Highlights of President Obama’s Immigration Policy Executive Actions
The U.S. immigration system is broken. Politicians from both parties recognize this but have failed to legislate comprehensive immigration reform. In order to take the first steps toward fixing our broken immigration system, President Obama on November 21, 2014 laid out plans to offer temporary legal status, employment authorization and protection from deportation to millions of undocumented foreign nationals living and working in the U.S..
Although the government has not released the final requirements for eligibility, please find below general guidelines issued by the government.
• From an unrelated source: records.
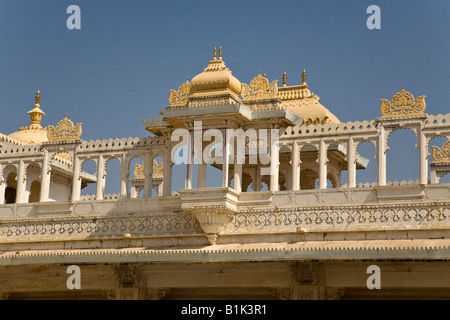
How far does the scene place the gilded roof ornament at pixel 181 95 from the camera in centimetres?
2500

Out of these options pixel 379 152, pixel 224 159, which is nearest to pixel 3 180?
pixel 224 159

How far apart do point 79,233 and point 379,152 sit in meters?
9.15


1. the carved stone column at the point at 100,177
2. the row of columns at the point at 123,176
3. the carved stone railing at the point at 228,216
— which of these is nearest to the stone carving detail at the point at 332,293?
the carved stone railing at the point at 228,216

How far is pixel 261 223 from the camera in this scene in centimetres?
2333

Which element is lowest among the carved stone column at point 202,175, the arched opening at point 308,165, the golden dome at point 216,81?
the carved stone column at point 202,175

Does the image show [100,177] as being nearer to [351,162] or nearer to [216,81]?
[216,81]

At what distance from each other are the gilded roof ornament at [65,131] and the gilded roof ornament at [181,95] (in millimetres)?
3230

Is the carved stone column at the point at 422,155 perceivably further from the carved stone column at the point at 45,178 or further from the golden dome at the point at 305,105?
the carved stone column at the point at 45,178

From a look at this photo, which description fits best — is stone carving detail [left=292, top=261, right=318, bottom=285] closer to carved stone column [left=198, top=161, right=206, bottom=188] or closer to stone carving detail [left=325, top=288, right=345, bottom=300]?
stone carving detail [left=325, top=288, right=345, bottom=300]

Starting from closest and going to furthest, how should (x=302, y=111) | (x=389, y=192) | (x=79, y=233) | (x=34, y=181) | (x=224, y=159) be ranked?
(x=389, y=192)
(x=224, y=159)
(x=79, y=233)
(x=302, y=111)
(x=34, y=181)

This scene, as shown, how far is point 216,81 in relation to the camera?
24484 mm

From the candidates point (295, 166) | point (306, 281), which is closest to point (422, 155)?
point (295, 166)
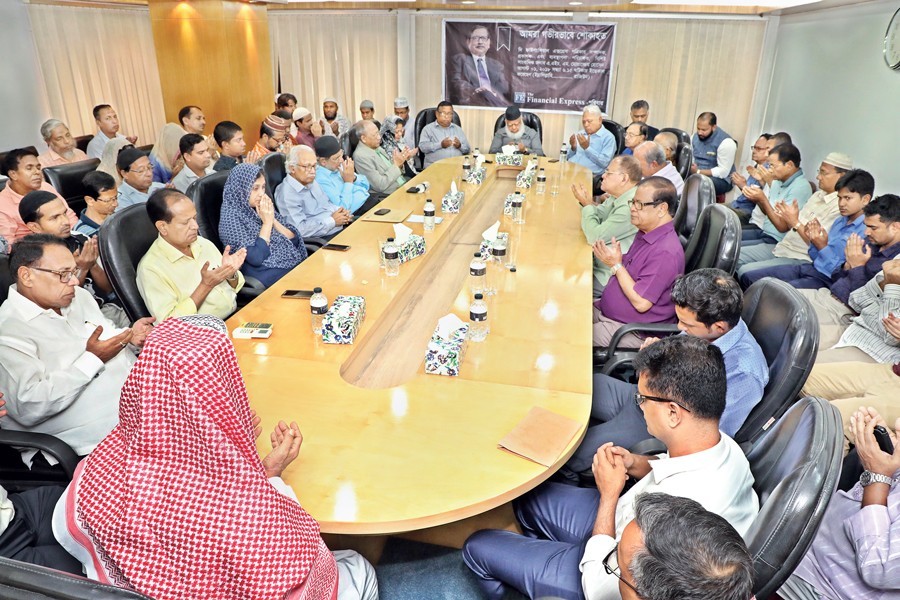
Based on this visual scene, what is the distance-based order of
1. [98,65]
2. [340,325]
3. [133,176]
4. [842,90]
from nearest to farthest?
[340,325], [133,176], [842,90], [98,65]

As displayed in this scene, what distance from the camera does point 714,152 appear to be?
21.6 ft

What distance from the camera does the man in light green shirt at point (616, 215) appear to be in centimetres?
337

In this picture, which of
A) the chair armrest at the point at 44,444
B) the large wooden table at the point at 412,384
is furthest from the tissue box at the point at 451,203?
the chair armrest at the point at 44,444

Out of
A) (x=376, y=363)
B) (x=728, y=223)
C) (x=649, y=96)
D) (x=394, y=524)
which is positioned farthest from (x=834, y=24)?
(x=394, y=524)

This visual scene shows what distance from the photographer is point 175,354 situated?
109cm

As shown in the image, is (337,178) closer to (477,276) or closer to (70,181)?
(70,181)

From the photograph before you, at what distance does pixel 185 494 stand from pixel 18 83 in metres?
6.87

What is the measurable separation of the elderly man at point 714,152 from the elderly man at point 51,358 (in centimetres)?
570

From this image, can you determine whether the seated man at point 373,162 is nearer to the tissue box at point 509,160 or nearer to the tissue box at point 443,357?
the tissue box at point 509,160

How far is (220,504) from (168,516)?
93 mm

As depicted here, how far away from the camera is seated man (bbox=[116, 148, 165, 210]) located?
3.91 m

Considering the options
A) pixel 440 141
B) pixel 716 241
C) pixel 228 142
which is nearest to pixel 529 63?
pixel 440 141

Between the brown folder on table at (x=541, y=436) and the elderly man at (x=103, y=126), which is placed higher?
the elderly man at (x=103, y=126)

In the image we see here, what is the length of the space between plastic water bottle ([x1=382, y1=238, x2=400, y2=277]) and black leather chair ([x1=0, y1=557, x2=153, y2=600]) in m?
2.14
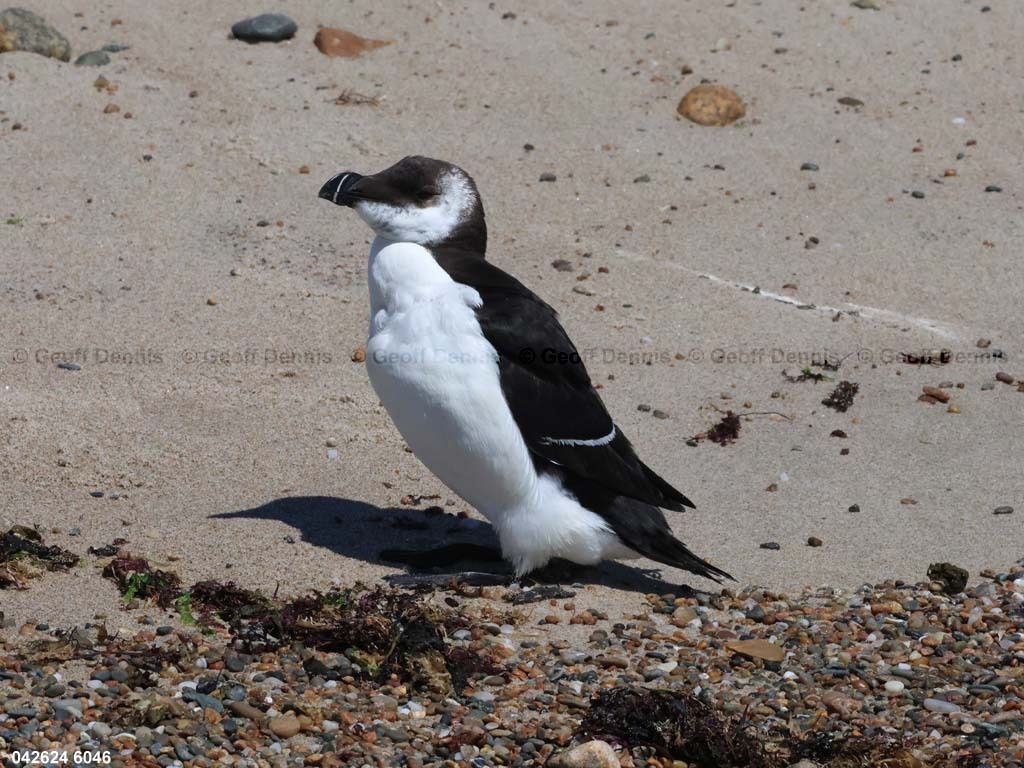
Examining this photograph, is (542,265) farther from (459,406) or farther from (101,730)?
(101,730)

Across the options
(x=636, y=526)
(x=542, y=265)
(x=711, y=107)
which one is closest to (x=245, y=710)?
(x=636, y=526)

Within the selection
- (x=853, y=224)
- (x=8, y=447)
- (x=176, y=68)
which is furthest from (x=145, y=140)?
(x=853, y=224)

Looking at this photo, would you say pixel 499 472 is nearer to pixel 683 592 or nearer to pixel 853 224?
pixel 683 592

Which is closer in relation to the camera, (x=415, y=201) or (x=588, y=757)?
Result: (x=588, y=757)

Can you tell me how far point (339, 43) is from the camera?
10.8m

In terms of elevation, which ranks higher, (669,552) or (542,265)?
(669,552)

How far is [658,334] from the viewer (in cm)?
817

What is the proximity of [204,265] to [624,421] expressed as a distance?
272 centimetres

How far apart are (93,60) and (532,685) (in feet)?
23.9

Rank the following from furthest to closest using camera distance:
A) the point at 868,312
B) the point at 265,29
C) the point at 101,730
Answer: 1. the point at 265,29
2. the point at 868,312
3. the point at 101,730

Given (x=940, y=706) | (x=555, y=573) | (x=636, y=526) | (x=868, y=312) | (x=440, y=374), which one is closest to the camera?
(x=940, y=706)

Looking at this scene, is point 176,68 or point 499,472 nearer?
point 499,472

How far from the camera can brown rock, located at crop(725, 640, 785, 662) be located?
16.0 feet

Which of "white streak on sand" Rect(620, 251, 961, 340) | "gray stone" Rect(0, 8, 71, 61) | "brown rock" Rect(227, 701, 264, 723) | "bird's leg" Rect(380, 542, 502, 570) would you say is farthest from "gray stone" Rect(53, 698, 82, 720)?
"gray stone" Rect(0, 8, 71, 61)
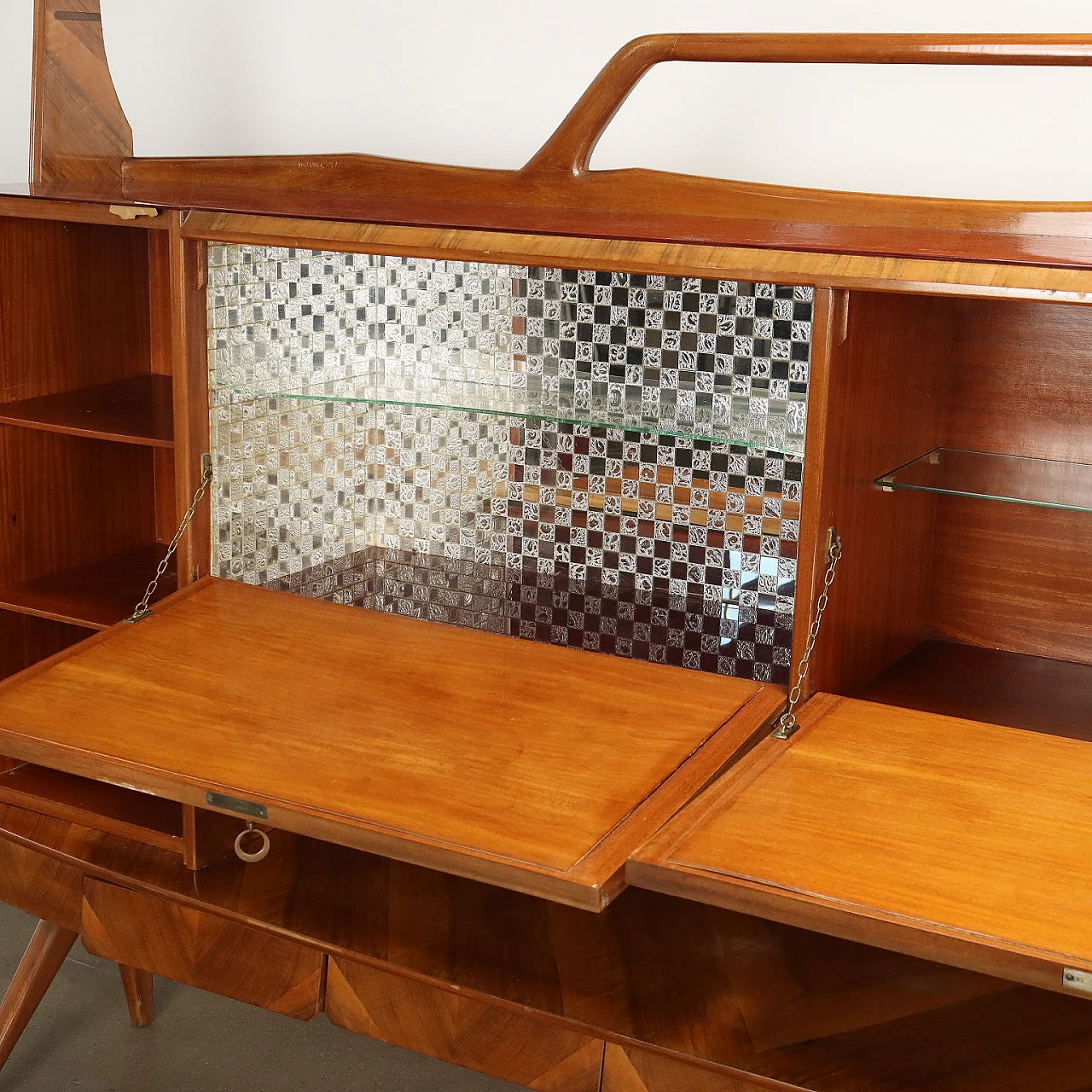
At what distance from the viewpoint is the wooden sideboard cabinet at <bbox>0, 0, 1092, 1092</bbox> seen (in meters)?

Antonini & Cohen will continue to post updates to this special website as they become available.
Deferred Action for Parents of Americans and Lawful Permanent Residents (DAPA) Program
You may now be eligible for employment authorization and protection from deportation for a period of three years if you:
lack lawful immigration status – you either entered the U.S. without inspection or entered with a visa but have overstayed;
have been living in the in the US since January 1, 2010;
are the parent of a U.S. citizen (child or adult) or green card holder; and
have not been convicted of a felony or a significant misdemeanor
We expect the application process to open sometime in late winter or early spring, 2015.
Expansion of Deferred Action for Childhood Arrivals (DACA) Program
You may now be eligible for DACA if you:
entered the U.S. before the age of 16;
have lived in the U.S. continuously since at least January 1, 2010, (rather than the prior requirement of June 15, 2007);
are of any age (removes the requirement to have been born prior to June 15, 1981); and
meet all the other DACA guidelines
We expect registration for the expanded DACA to begin approximately February 19, 2015 (90 days after the President’s announcement) according to U.S. Citizenship and Immigration Services (USCIS).